17.
Si seppe che il treno sarebbe partito dopo poche ore, nonostante l’ora tarda e l’avvicinarsi della notte. Prima della partenza, Jurij Andrèevich e Antonina Aleksàndrovna si recarono per l’ultima volta ad ammirare lo spettacolo della linea sgombra. Sulla massicciata già non c’era più nessuno. Il dottore e la moglie indugiarono guardando lontano e scambiandosi qualche osservazione, quindi tornarono indietro verso il vagone.
Mentre si avvicinavano, udirono le grida arrabbiate e sgolate di due donne. Le riconobbero subito: erano la Ogryzkòv e la Tjagunòv. Le due donne procedevano nella loro stessa direzione, verso la coda del treno, ma dalla parte opposta, dal lato della stazione, mentre Jurij Andrèevich e Antonina Aleksàndrovna costeggiavano il bosco. Un’ininterrotta parete di vagoni si allungava fra le due coppie, nascondendole l’una all’altra. Le donne non erano quasi mai all’altezza del dottore e di Antonina Aleksàndrovna, ma un po’ più avanti o molto indietro.
Erano tutte e due affannatissime e ogni momento sembrava che le forze le tradissero. Forse, camminando, affondavano nella neve o scivolavano; almeno a giudicare dalle voci che ora salivano di tono fino a gridare, ora si abbassavano fino a un mormorio. Evidentemente, la Tjagunòv stava inseguendo la Ogryzkòv per prenderla probabilmente a pugni ogni volta che la raggiungeva. Riversava intanto sulla rivale tutta una serie scelta di insulti, che sulle labbra melodiose di lei che posava alla signora, suonavano cento volte più oscene del più sgradevole e volgare turpiloquio mascolino.
«Ah, brutta sozzona, disgraziata!» urlava. «Sempre tra i piedi, lì a dimenar la gonna, a gettare occhiate da puttana! Non ti bastava il mio, quel babbeo, no, pure su un’anima innocente ti dovevi buttare, cagna. Alza la coda e si mette a corrompere i minorenni, adesso!»
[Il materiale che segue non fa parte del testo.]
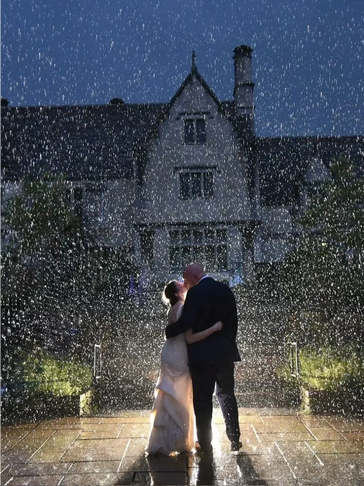 Rain picture after wedding by Leeann Marie Photography
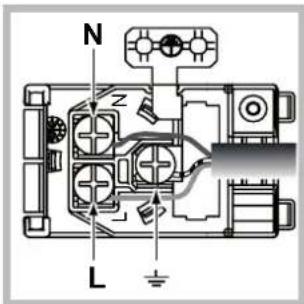 INDESIT IFG 63 K.A (WH) S - Montaje del cable de alimentación eléctrica - 2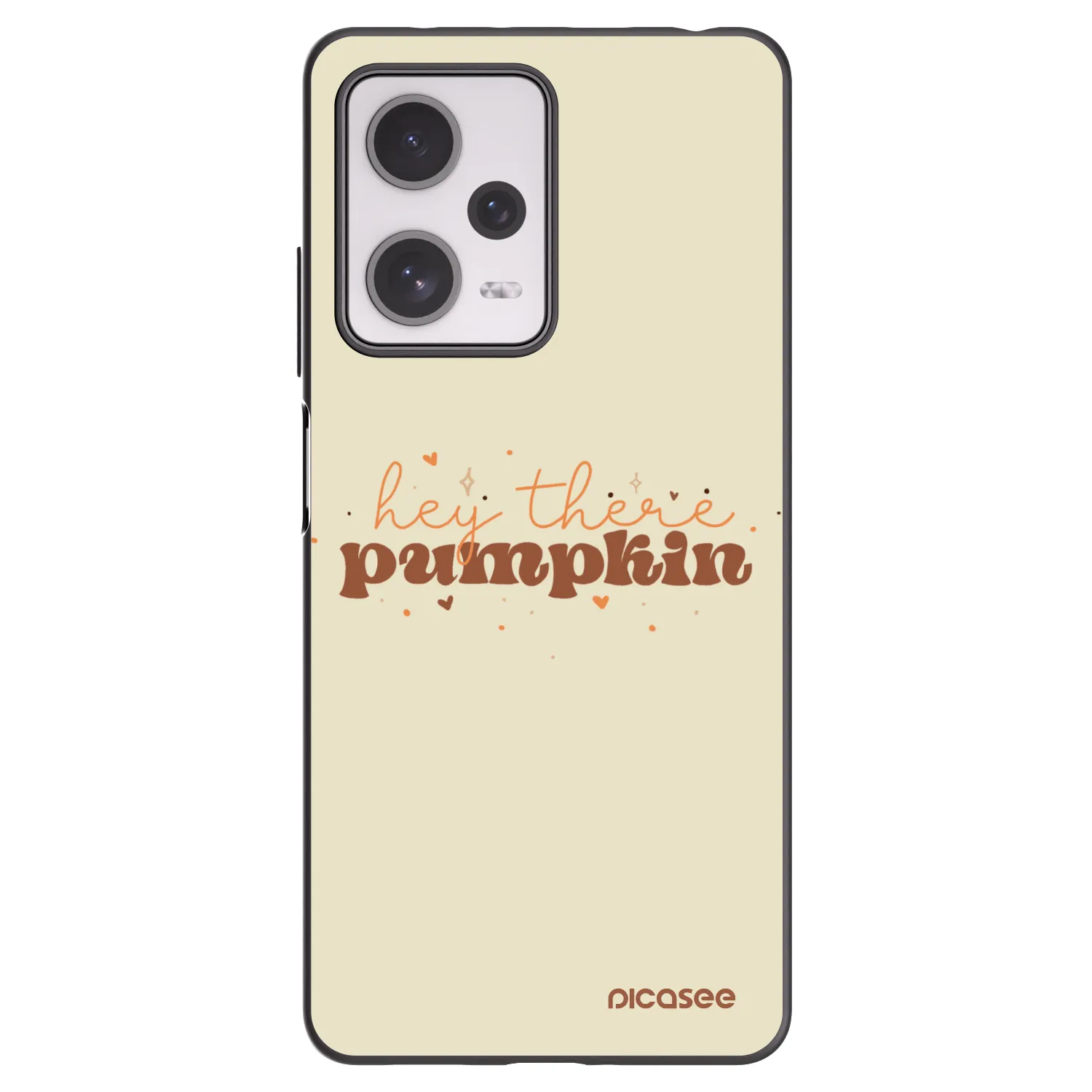 Picasee crna silikonska maskica za Xiaomi Redmi Note 12 Pro+ 5G - Hey there pumpkin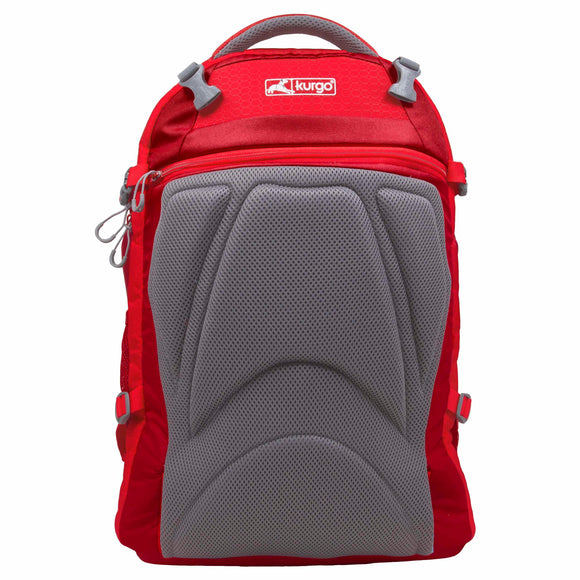 Kurgo G-Train K9 Pack Red – Ergonomic Pet Carrier Backpack, Durable Water-Resistant Design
«Perché, tu saresti moglie legittima anche di Vasja?»
«Ti faccio vedere io se sono legittima o no, spudorata, impestata! Non te n’esci viva di qua, mi rovino, mi rovino!»
«Oh, oh, alza le mani, questa! Abbassa le zampe, pazza furiosa! Che vuoi da me?»
«Voglio che tu crepi, pidocchio, gatta rognosa, svergognata!»
«Neanche a dirlo. Si sa, io sono una cagna, una gatta. Tu invece sei la gran dama, si capisce. Nata in un fosso, maritata sotto un portone, ingravidata da un topo, hai partorito un riccio… Aiuto, aiuto, gente! Questa assassina mi ammazza! Ahi, salvate una ragazza, difendete un’orfana…»
«Su, spicciamoci. Non le posso sentire, è troppo ripugnante,» disse Antonina Aleksàndrovna, allontanandosi in fretta col marito. «Va a finir male.»